• [Task description] Your answer must consist of every line from the data below that includes the word "const".

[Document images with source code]
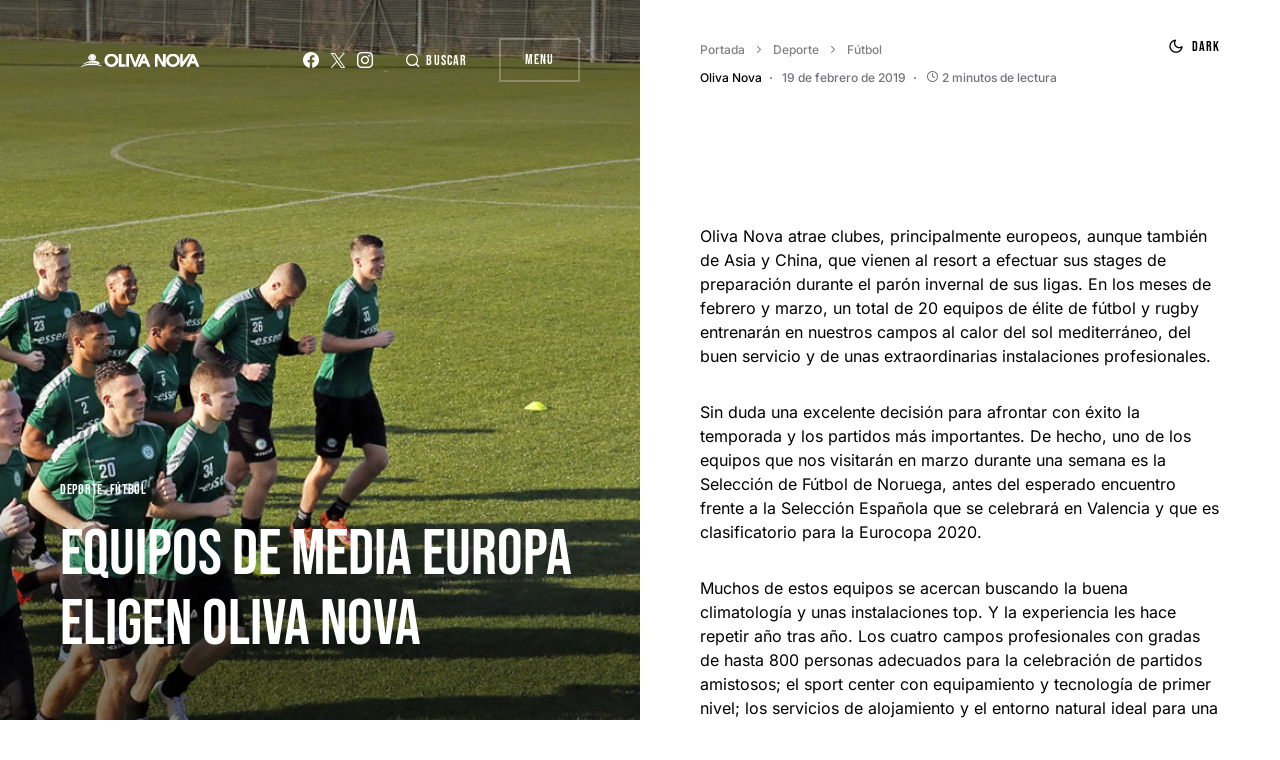

--- FILE ---
content_type: text/javascript
request_url: https://cdn.bookline.ai/tracking-latest.js
body_size: 358
content:
const params = new URLSearchParams(window.location.search);
const utmCall = params.get("bookline_session_id");
let cookieCall = localStorage.getItem("bookline_session_id");

if (utmCall) {
  localStorage.setItem("bookline_session_id", utmCall);
  cookieCall = utmCall;
}

if (cookieCall) {
  var fullUrl = window.location.href;
  var userAgent = navigator.userAgent;

  const trackingData = {
    url: fullUrl,
    id: cookieCall,
  };

  fetch("https://webfun.bookline.io/tracking", {
    method: "POST",
    headers: {
      "Content-Type": "application/json",
    },
    body: JSON.stringify(trackingData),
  })
    .then()
    .catch();
}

• [Solved problem]
const params = new URLSearchParams(window.location.search);
const utmCall = params.get("bookline_session_id");
  const trackingData = {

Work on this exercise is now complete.